Throughout this strategy, and activities such as the Open Government Initiative, I believe there are two overarching implications, beyond the obvious technical considerations:
- Citizens matter – Leaders in the ‘civic hacking’ community such as Jennifer Pahlka, Sunlight Labs, reporters such as Alex Howard, leaders like Todd Park, and many others have shown us that innovations and expectations outside government, can be pushed/pulled into the realm of agencies.
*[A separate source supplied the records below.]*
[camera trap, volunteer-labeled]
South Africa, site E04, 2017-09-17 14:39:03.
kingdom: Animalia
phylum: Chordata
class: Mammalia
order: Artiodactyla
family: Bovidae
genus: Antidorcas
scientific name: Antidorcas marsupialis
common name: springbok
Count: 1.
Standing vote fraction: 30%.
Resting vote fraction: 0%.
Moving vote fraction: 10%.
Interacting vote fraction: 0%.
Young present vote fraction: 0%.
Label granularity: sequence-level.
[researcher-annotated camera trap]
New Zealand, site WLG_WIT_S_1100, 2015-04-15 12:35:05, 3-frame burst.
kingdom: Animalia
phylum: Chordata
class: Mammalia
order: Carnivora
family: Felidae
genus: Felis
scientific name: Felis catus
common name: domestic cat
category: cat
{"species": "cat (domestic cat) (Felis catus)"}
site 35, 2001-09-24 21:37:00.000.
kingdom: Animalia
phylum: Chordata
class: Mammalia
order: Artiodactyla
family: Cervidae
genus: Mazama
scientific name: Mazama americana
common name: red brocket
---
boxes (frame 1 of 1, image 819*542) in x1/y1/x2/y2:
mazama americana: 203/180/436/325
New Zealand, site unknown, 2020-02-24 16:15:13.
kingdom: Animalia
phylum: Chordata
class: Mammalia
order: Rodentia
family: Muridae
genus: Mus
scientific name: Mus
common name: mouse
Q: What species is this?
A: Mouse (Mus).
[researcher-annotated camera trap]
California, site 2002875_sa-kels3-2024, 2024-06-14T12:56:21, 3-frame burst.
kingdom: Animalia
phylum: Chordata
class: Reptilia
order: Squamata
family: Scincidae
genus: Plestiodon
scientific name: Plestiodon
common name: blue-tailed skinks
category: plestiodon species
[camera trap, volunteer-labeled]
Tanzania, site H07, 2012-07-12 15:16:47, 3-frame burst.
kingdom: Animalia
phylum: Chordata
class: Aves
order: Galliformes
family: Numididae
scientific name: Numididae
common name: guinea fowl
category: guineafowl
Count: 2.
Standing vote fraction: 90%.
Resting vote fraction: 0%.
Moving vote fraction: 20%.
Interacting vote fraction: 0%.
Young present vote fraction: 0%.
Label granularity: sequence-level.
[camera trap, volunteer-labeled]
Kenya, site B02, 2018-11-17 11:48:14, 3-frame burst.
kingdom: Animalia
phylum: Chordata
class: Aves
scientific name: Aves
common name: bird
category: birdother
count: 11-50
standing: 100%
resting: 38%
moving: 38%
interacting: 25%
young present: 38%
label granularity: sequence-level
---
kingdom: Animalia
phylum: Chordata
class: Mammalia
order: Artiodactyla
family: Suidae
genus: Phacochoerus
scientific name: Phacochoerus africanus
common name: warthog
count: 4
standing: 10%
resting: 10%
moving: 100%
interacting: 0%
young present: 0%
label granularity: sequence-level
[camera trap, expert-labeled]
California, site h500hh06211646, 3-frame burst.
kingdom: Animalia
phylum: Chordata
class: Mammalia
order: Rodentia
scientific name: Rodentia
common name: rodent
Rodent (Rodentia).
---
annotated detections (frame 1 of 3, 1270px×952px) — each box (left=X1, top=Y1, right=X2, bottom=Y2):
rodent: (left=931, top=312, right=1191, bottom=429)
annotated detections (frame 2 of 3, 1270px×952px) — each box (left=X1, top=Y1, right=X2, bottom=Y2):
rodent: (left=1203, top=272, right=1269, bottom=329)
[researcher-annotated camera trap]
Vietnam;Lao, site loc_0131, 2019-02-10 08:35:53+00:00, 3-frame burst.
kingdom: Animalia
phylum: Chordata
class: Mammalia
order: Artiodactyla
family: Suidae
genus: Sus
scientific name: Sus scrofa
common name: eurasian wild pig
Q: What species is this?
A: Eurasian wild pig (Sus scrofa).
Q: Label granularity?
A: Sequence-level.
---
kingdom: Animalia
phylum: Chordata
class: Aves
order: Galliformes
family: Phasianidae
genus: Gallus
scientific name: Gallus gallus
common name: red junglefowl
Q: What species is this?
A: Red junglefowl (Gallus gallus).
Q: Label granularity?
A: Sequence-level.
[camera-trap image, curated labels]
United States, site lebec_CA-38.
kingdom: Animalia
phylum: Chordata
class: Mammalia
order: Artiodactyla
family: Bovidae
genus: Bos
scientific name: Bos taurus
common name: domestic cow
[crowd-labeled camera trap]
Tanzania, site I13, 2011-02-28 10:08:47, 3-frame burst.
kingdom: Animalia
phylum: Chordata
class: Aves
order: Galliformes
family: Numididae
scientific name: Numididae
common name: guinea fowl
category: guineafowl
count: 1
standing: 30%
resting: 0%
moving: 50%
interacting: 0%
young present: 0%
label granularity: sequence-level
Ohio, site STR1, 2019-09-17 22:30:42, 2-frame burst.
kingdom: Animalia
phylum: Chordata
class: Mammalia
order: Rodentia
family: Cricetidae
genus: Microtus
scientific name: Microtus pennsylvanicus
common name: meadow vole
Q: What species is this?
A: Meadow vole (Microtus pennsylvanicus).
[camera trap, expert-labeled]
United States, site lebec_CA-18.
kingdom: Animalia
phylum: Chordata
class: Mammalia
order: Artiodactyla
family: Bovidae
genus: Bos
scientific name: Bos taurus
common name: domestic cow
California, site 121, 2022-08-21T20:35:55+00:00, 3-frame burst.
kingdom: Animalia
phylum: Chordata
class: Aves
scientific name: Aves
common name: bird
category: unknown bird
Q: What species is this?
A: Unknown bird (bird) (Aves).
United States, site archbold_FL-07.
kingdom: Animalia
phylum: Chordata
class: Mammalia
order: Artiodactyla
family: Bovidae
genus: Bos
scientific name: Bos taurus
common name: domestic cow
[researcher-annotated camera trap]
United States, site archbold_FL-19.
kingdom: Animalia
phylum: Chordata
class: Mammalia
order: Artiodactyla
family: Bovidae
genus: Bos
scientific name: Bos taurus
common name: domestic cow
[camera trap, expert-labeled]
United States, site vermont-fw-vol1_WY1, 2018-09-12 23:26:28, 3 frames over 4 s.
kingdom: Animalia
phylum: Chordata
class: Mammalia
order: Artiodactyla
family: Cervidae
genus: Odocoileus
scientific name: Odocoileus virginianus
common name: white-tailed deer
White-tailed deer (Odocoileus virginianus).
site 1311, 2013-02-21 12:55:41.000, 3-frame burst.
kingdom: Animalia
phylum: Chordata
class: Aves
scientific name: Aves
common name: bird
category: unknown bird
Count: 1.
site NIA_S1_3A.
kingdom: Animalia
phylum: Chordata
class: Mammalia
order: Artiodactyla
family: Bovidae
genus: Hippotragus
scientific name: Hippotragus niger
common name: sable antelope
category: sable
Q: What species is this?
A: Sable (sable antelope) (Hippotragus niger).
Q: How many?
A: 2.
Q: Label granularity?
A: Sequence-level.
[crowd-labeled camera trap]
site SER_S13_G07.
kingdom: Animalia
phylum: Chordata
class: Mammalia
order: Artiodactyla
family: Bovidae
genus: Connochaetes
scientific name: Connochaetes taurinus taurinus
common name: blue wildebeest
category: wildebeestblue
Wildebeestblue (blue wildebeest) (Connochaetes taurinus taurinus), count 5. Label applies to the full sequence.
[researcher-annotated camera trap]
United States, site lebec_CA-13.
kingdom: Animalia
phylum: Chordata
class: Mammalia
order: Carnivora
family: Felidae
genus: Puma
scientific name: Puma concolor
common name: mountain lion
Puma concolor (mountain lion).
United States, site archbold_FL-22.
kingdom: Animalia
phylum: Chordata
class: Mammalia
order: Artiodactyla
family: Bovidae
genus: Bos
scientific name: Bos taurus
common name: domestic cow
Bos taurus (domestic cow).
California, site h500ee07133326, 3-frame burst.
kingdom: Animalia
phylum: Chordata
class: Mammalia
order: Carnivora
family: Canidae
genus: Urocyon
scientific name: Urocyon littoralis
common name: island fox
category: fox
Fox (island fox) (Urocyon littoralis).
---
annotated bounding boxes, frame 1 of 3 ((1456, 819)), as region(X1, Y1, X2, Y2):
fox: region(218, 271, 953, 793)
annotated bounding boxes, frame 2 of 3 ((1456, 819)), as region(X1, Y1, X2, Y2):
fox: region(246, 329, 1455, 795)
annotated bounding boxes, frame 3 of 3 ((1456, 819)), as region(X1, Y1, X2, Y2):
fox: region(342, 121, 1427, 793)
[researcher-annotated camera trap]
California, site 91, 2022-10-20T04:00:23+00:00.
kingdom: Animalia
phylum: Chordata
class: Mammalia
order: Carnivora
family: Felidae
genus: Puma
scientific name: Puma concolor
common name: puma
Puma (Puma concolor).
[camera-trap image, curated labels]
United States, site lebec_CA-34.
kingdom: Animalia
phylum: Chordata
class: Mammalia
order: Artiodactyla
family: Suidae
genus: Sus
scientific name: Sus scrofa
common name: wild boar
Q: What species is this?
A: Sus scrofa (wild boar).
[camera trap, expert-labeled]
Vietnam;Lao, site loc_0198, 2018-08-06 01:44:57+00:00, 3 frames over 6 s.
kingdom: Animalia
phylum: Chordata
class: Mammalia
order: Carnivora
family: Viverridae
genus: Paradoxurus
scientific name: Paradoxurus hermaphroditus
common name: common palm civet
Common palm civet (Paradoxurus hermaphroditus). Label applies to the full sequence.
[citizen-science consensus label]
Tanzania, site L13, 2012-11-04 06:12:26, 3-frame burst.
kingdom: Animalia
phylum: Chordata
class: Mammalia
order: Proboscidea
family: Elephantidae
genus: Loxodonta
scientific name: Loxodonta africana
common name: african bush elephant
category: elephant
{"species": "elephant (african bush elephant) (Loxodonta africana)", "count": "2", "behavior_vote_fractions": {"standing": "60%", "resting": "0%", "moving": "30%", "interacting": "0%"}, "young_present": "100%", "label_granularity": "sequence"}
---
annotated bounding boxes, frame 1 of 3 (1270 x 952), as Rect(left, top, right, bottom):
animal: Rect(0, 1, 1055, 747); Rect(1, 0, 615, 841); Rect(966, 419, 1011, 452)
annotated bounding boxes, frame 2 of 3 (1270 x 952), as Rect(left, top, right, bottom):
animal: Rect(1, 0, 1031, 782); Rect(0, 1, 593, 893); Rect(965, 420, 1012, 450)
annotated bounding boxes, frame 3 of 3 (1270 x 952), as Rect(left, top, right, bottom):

- Evidence-based impact – Never before has there been such an opportunity to illustrate the correlation between cost and value in our Government’s budget (pdf). Technology provides empirical data like nothing else and, given some of the high profile successes and failures in Federal IT, I think technology can link the cost of doing business with the civic value citizens expect and deserve (think SLA’s for Federal services).
Certainly there are are some high profile efforts to engage citizens in these activities, but when the WhiteHouse github account has only 2 followers (as of 6/2/2012) I can’t help but feel like the evidence for change is still unfolding.
Rather than being daunted by the circumstances, I decided to be inspired by these ‘digital government heroes’. I’m sure we’ll never be a country where developers get a nanoKardishian of attention, or receive the star treatment Europe bestows on board-game designers.
However, there is an important transformation looming, for geeks not just government. So I decided to create a personal project to, quite literally, codify some of my experiences and I’ve made it open source, to pay a small debt of gratitude to some of the geeks in government.
Specifically the requirements for every agency to establish:
- Per the Presidential Memo, in 90 days: www.[agency].gov/digitalstrategy
- Per the Digital Strategy, in 12 months: agency.gov/developer
One of the interesting lessons I learned through this exercise, was that agencies are required to create two websites!
Although I have not participated in the creation of these policies, I have been involved as an analyst and advocate for government transformation, and my experience suggests that most participants assumed there was only URL.
I think this is a great example of how making dialogues tangible, through technology, reduces ambiguity and improves the results.
This site owes much to the SunlightLabs and the /Open Watcher site. NIST also has an excellent IPv6 and DNSSEC Deployment Monitor that may be a relative first in tracking success through empirical evidence based assessment. Perhaps The Government Accountability Office could partner with The Office of Management and Budget to developed these techniques, making process of government, not just its citizen services, more efficient and effective.
“I want us to ask ourselves every day, how are we using technology to make a real difference in people’s lives.”4 – President Barack Obama
I hope in some small way this manages to help.